When $~x_0~$ is determined such that $~g'(x_0) = 0,~$ this will represent that $~g(x)~$ is maximized at $~(x = x_0).~$ It is valid to then use this result to identify the regions where the roots of $~g(x) = 0~$ exist.
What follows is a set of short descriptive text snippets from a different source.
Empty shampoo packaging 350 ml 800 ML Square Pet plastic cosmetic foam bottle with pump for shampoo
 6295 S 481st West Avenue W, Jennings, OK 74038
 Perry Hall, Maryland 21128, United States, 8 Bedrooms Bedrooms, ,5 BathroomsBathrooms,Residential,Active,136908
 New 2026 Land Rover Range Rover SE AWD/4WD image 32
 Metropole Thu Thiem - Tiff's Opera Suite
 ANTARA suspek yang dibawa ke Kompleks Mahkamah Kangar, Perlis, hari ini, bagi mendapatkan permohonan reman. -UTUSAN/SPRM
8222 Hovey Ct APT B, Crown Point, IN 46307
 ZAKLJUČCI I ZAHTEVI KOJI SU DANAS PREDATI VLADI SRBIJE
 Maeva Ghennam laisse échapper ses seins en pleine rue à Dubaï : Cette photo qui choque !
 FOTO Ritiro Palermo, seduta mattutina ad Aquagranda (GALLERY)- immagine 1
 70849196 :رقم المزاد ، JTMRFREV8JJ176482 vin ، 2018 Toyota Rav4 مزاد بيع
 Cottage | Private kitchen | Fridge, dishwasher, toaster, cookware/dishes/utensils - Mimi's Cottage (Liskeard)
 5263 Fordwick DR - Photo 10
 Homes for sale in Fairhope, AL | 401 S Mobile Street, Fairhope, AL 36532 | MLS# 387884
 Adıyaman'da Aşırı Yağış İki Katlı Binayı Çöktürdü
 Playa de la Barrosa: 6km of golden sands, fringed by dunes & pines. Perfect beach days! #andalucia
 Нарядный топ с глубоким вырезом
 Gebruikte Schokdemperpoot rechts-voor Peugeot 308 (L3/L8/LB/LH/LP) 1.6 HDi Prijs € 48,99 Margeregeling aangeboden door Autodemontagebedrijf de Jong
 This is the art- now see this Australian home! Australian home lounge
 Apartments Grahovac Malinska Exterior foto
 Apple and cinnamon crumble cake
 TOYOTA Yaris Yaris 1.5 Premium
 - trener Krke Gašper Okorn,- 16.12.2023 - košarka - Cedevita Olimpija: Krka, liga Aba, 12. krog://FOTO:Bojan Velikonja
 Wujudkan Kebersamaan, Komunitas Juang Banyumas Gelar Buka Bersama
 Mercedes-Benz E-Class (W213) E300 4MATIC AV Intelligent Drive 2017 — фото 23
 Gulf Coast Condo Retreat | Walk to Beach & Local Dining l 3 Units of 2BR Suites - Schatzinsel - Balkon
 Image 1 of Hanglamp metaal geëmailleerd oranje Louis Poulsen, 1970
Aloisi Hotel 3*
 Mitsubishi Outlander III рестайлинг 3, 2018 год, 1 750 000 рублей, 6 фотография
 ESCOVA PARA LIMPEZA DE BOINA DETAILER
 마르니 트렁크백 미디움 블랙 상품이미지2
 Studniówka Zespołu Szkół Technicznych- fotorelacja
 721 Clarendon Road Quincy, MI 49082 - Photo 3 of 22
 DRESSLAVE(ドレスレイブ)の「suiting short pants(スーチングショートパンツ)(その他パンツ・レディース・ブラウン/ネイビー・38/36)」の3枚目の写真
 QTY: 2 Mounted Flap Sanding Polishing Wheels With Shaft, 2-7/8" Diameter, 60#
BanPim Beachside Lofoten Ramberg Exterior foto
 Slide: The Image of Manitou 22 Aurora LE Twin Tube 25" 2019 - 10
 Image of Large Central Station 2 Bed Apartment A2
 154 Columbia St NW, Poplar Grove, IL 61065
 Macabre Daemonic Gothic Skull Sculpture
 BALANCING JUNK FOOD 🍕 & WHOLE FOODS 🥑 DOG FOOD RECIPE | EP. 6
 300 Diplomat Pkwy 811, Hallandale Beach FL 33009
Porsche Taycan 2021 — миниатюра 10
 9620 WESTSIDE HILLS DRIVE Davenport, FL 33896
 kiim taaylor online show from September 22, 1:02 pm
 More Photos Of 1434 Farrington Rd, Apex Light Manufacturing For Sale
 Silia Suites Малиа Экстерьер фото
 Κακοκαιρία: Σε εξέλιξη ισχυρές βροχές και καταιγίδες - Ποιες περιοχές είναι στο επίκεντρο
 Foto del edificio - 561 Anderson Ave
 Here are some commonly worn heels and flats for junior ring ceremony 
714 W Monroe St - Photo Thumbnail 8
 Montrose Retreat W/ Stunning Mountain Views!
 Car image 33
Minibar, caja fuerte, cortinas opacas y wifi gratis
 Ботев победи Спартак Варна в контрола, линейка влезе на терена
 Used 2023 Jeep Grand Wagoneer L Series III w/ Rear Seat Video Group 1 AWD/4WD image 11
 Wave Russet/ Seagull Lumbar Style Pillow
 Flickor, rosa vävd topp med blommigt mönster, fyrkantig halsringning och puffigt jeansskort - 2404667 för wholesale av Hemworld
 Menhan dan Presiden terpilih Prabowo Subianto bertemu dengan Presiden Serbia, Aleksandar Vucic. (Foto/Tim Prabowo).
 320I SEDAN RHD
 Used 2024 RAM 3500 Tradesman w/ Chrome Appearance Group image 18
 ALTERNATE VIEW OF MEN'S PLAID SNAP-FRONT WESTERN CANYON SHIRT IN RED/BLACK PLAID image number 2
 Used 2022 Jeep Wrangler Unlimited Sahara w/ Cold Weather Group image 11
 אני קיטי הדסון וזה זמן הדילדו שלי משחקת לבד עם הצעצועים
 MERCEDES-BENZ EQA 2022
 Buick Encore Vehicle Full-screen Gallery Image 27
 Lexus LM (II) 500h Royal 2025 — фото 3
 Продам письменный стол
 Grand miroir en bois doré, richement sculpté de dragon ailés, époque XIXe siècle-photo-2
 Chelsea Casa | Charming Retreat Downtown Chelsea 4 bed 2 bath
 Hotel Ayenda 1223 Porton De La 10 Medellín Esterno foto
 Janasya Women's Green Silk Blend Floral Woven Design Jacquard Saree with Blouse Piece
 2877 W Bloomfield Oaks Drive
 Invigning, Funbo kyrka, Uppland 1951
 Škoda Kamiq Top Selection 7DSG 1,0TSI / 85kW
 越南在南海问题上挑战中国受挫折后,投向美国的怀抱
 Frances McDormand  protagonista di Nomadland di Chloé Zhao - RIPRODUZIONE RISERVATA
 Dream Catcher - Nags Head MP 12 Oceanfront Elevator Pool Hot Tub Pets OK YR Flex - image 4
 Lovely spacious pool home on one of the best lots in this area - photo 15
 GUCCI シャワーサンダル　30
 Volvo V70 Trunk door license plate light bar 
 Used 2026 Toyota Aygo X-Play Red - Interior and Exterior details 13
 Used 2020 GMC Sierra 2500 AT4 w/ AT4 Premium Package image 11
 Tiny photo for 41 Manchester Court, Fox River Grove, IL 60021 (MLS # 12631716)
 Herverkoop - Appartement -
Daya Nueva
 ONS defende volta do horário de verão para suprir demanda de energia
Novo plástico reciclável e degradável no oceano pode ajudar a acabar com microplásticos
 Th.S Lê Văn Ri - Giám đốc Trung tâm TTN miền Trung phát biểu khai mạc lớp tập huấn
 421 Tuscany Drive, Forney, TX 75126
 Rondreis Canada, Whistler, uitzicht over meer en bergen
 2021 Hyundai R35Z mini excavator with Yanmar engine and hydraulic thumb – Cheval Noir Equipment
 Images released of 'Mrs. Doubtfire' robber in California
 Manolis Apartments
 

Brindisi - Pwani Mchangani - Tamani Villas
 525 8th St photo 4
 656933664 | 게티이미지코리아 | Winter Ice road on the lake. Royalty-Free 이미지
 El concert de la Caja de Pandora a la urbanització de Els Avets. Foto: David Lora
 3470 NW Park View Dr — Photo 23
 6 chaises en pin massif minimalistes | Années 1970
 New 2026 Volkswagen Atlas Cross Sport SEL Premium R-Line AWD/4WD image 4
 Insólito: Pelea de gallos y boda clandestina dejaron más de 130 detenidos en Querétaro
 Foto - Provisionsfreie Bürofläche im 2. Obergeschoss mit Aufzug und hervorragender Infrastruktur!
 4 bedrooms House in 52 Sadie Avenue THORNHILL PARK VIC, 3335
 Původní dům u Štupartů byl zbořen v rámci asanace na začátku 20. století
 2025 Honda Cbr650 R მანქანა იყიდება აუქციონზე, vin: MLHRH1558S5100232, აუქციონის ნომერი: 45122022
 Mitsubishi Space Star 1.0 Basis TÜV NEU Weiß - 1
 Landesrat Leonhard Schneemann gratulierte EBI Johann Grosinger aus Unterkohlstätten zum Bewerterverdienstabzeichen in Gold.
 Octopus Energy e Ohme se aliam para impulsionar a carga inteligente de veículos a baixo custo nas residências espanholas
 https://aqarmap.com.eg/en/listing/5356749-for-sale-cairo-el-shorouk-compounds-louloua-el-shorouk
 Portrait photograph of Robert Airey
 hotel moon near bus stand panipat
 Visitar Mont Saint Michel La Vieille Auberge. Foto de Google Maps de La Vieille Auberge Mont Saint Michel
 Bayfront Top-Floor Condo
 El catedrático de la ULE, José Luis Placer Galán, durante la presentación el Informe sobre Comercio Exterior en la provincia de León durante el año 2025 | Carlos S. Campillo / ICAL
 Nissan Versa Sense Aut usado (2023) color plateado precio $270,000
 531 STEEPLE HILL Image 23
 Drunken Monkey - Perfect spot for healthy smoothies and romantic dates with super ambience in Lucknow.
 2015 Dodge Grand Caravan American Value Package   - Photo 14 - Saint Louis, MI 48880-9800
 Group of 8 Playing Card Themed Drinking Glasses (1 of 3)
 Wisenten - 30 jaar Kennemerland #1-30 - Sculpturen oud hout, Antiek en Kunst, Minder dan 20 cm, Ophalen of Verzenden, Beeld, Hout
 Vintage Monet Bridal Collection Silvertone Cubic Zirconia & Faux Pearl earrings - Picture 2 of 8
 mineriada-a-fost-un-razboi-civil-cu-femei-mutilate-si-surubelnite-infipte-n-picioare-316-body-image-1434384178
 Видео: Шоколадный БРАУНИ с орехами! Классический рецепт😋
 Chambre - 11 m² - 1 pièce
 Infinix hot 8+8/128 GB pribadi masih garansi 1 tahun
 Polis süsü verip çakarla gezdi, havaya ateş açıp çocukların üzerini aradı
Since these roots of $~g(x)~$ also represent the roots of $~f(x) = 0,~$ this solves the problem.
However, it would be invalid to then conclude (necessarily) that $~f(x)~$ attains a maximum value at $~(x=x_0),~$ since $~g'(x) = 0~$ does not (to the best of my knowledge) imply that $~f'(x) = 0.$
Fortunately, the problem, which does not ask for the maximum value of $~f(x),~$ does not require any coordination between $~f'(x)~$ and $~g'(x).$
$~\underline{\text{Inspection of} ~g(x)}$
$~x \leq 1.$
This implies that $~\log(x) \leq 0 \implies \log[A(x)] \leq 0.~$
Since $~\log[B(x)]~$ is always positive, you have that $~g(x) < 0 ~: ~x \leq 1.$
$~x = 2.$
$\displaystyle g(2) = \left[ ~2^{\sqrt{2}} \times \log(2) ~\right] - \log(2) > 0.$
$~x = 4.$
$\displaystyle g(4) = 2^{\sqrt{2}} \times 2\log(2) - 8\log(2).$
Since $~\displaystyle \sqrt{2} < 2, ~2^{\sqrt{2}} < 2^2 = 4.~$ Therefore $~g(4) < 0.~$
$~\underline{\text{Inspection of} ~g'(x)}$
$\displaystyle A'(x) = \frac{2^{\sqrt{2}}}{x}.$
$\displaystyle B'(x) = \frac{1}{2} \times [\log(2)]^2 \times 2^x.$
$~g'(x) = A'(x) - B'(x).$
$\displaystyle 2 < e < 2^2 \implies \frac{1}{2} < \log(2) < 1.$
So:
$\displaystyle A'(1) = 2^{\sqrt{2}}, ~B'(1) = \left[ ~\log(2) ~\right]^2 \implies g'(1) > 0.$
As $~x~$ decreases, from $~1~$ towards $~0,~$
$\displaystyle~\frac{1}{x}~$ increases and $~2^x~$ decreases.
This implies that as $~x~$ decreases, from $~1~$ towards $~0,~$ $~\displaystyle ~A'(x)~$ increases and $~B'(x)~$ decreases.
Therefore, for all $~x~$ such that $~0 < x < 1,~$ you have that $~g'(x) = A'(x) - B'(x) > 0.~$
Similarly, as $~x~$ increases from $~1, ~A(x)~$ decreases and $~B(x)~$ increases.
Therefore, for all $~x~$ such that $~1 < x,~$
you have that $~g'(x)~$ is a decreasing function.
Based on the previous bullet point, for all $~x > 1,~$
you have that $~g''(x) < 0.~$
$\displaystyle A'(4) = \frac{2^{\sqrt{2}}}{4} < 1.$ $~\displaystyle B'(4) = 8\left[ ~\log(2) ~\right]^2 > 8[0.5]^2 = 2.$
Therefore $~g'(4) < 0.$
$~\underline{\text{Final Analysis}}$
$~g'(x),~$ is positive at $~(x \leq 1),~$ negative at $~(x=4),~$ and is strictly decreasing for $~x > 1.~$ Consequently, since $~g'(x)~$ is a continuous function, there must exist a unique point $~(x = x_0)~$ such that $~g'(x_0) = 0.~$
Further, you must have that $~1 < x_0 < 4,~$ and that $~g''(x_0) < 0.$
Therefore, $~g(x)~$ attains a maximum value at $~x = x_0.~$
You also have that $~g(1) < 0, ~g(2) > 0,~$ and $~g(4) < 0.$
Therefore, $~g(x_0) > 0,~$ there must be exactly two roots of $~g(x) = 0,~$ and both of these roots must lie in the interval $~(1,4).$
Further, regardless of whether $~2 < x_0, ~2 = x_0, ~$ or $~2 > x_0,~$ one of the two roots must be $~< 2,~$ and the other root must be $~> 2.$
Also, as discussed, the roots of $~f(x)~$ must coincide with the roots of $~g(x).$
Option E is therefore false, so Option D must be the right answer.